Hopefully this brightens a dreary day for someone. I know Harry Potter will always cheer me up, especially Hermione. She's been a really important female role model in my life, especially as a scrawny, graceless bookworm in elementary school. I think she showed me that being "nerdy" is a trait to be valued, and I'm grateful for that. And for J.K. Rowling, of course. If you like Harry Potter, I suggest you check out wizard rock; it's a completely legitimate genre of music, I swear. I suggest "The Bravest Man I Ever Knew," by the Ministry of Magic. (Bring on the tears.)

Until next time,
Ana

Saturday, January 4, 2014

early success

Something that I think about way too often is how little I've accomplished. I know, I know, I'm fricking 16 years old. Believe me, I make myself aware of that every single day. I am a typical teenage girl times about two thousand percent, in most ways. But there are some outstanding kids out there. I mean, like, spectacularly outstanding. And accomplished. Malala Yousafzai, Tavi Gevinson of Rookie,  LORDE, a slew of award-winning young actors and actresses. They are making literal headlines and advancing VERY IMPORTANT CAUSES. (See: TIME magazine's list of the 16 most influential teens of 2013.)And I'm sitting here next to a couple granola bar wrappers. I know my frustration sounds silly. Those are exceptions. But there is something about desperately wanting to be exceptional like that that produces a very real feeling of anxiety in me, because all I can think of is how easy becoming something and staying something (something being, like, a cultural presence) will be for them. How they will have the world's university admissions committees kneeling at their feet it that's the path they choose to take. Relatively speaking.

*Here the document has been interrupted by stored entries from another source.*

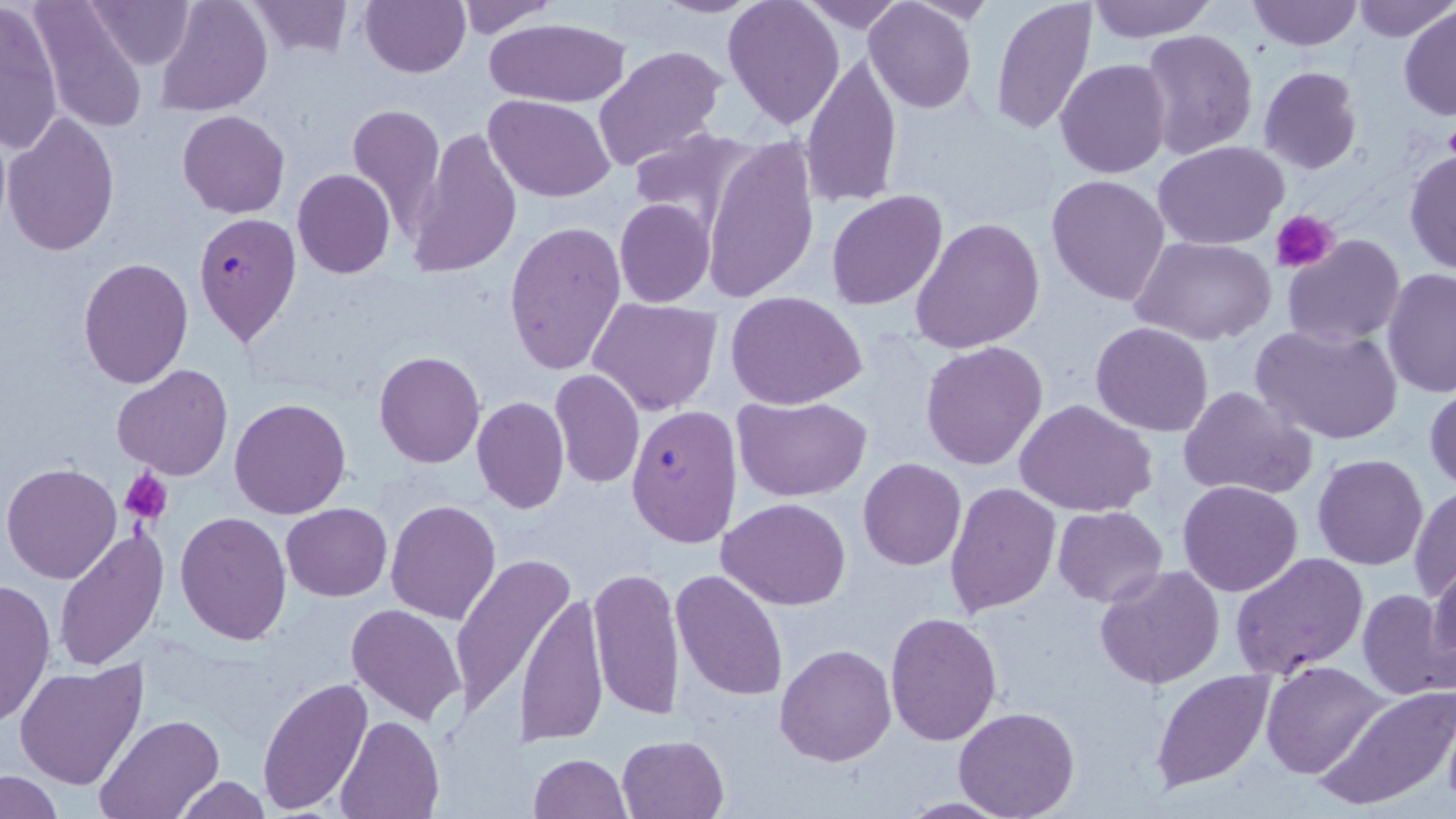

{
  "plasmodium_falciparum_infected_red_blood_cell_locations": "approximate bounding boxes as (x1, y1, x2, y2) in pixels: (195, 211, 302, 344), (625, 404, 742, 548)",
  "slide_level_diagnosis": "Plasmodium falciparum",
  "platelet_locations": "approximate bounding boxes as (x1, y1, x2, y2) in pixels: (1273, 210, 1340, 271), (120, 469, 172, 526)",
  "uninfected_red_blood_cell_locations": "approximate bounding boxes as (x1, y1, x2, y2) in pixels: (29, 0, 150, 135), (86, 0, 197, 70), (155, 0, 273, 117), (358, 0, 471, 78), (452, 0, 564, 37), (648, 0, 767, 18), (723, 0, 846, 129), (801, 0, 906, 33), (1247, 0, 1362, 50), (1350, 0, 1456, 43), (244, 1, 354, 59), (864, 1, 978, 113), (990, 1, 1098, 136), (1085, 1, 1218, 42), (0, 3, 64, 155), (1398, 5, 1455, 122), (483, 18, 632, 106), (1138, 29, 1258, 162), (593, 44, 727, 173), (799, 51, 903, 209), (1054, 58, 1171, 178), (1258, 67, 1363, 174), (486, 95, 615, 203), (347, 103, 446, 236), (177, 110, 290, 218), (2, 111, 122, 259), (628, 129, 763, 240), (407, 130, 524, 280), (701, 135, 820, 306), (1155, 140, 1288, 249), (323, 144, 429, 264), (1403, 148, 1456, 277), (292, 170, 396, 278), (1046, 174, 1171, 305), (826, 190, 947, 311), (614, 199, 713, 307), (911, 219, 1044, 354), (504, 220, 627, 375), (1281, 234, 1404, 348), (1130, 236, 1277, 348), (78, 259, 195, 388), (1381, 268, 1456, 397), (726, 292, 868, 410), (587, 298, 722, 417), (1090, 320, 1215, 436), (1250, 322, 1403, 446), (920, 340, 1049, 470), (373, 351, 485, 468), (113, 363, 233, 480), (549, 368, 645, 489), (1426, 384, 1456, 492), (1176, 385, 1319, 500), (732, 393, 871, 501), (471, 396, 569, 513), (229, 397, 351, 519), (1014, 400, 1158, 517), (1311, 453, 1429, 570), (858, 459, 967, 570), (3, 462, 122, 584), (945, 480, 1061, 617), (1178, 480, 1302, 597), (1408, 485, 1456, 600), (717, 497, 851, 610), (386, 499, 501, 624), (281, 503, 392, 601), (1052, 505, 1168, 606), (175, 512, 291, 647), (54, 529, 167, 672), (1230, 552, 1369, 679), (448, 554, 574, 719), (1427, 559, 1456, 677), (1093, 562, 1225, 690), (588, 565, 685, 722), (671, 569, 788, 700), (0, 579, 55, 727), (1356, 588, 1454, 702), (516, 589, 608, 747), (346, 602, 468, 726), (883, 609, 1002, 745), (774, 642, 897, 767), (1262, 655, 1388, 772), (14, 661, 149, 791), (1149, 669, 1276, 794), (258, 678, 375, 814), (1314, 683, 1456, 812), (952, 707, 1078, 819), (96, 715, 221, 819), (335, 715, 443, 818), (617, 733, 728, 818), (527, 753, 630, 818), (1, 771, 62, 818), (172, 776, 272, 818)",
  "magnification": "1000x",
  "modality": "light microscopy",
  "field_of_view": "one of a larger specimen",
  "stain": "May-Grünwald-Giemsa",
  "image_size": "1456×819 pixels",
  "preparation": "thin blood smear"
}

Tavi Gevinson for Bullett Magazine
Here's Tavi Gevinson on the cover of Bullett, looking like a bad-ass Gwyneth Paltrow circa 1995.


But then again relativity is everything. Sure, I'm a smidgen of dust on the windshield of the world compared to Lorde, but I guess I'm not too terribly off if you put me in a (figurative) pool with every high schooler out there.

And of course, I'm not discounting the fact that all of these remarkable prodigies that I'm thinking about worked extremely hard/did impossibly brave things/basically did God's work on Earth to get where they are. Work that I haven't done (sigh). And obviously I admire them so so so much. I would flip shit if I met Malala or Tavi or Lorde. But the thing is, it's not just them. There are hundreds of potential Harvard applicants out there waiting in the wings with their volunteer trips to Zimbabwe and their own incorporated software companies. And yeah, I know, anything is possible. But what scares me is that I don't think that kind of precocious success is possible for me. Wow, I sound impossibly vain. It's just a national tragedy that I'm not the most amazing person in the world. Sorry about that guys.

So yeah, this is kind of a ridiculous thing to be apprehensive about. I guess I've read enough Malcolm Gladwell to know that. 

But it's there, ya know? And isn't that kind of what teenagerdom is? Being told that the things you're worried about won't really matter in the long run? Question marks???? 

Well, this is thoroughly long/unappealing first post. I need to go listen to some fifties doo-wop to cheer myself up. Something more cheerful next time, I promise, with a maraschino cherry on top. This has been a public service announcement.

- Ana

Thursday, January 2, 2014

introductions

Introductions are always uncomfortable. Only the most effervescent souls can get their true personalities across during first meetings. All the rest of us can do is try. Well, here goes. I'm Ana. Hopefully you haven't met me irl. If you have, then, well, hi. If you haven't, I'm just a 16-year-old girl trying to find a place in this world. (See: http://www.youtube.com/watch?v=QDw2Q3uiWq8 ) Feminist, fangirl, Faustian.This is going to be a place for my thoughts, I guess? Expect posts ridden with teenage angst/song lyrics/links to articles by winsome geniuses who can express my own thoughts better than I can. I'm just getting started, but see you soon? Comments are welcome! (I just used one of the three exclamation points I'm allowing myself during the entirety of my writing career. FEEL THE ENTHUSIASM.)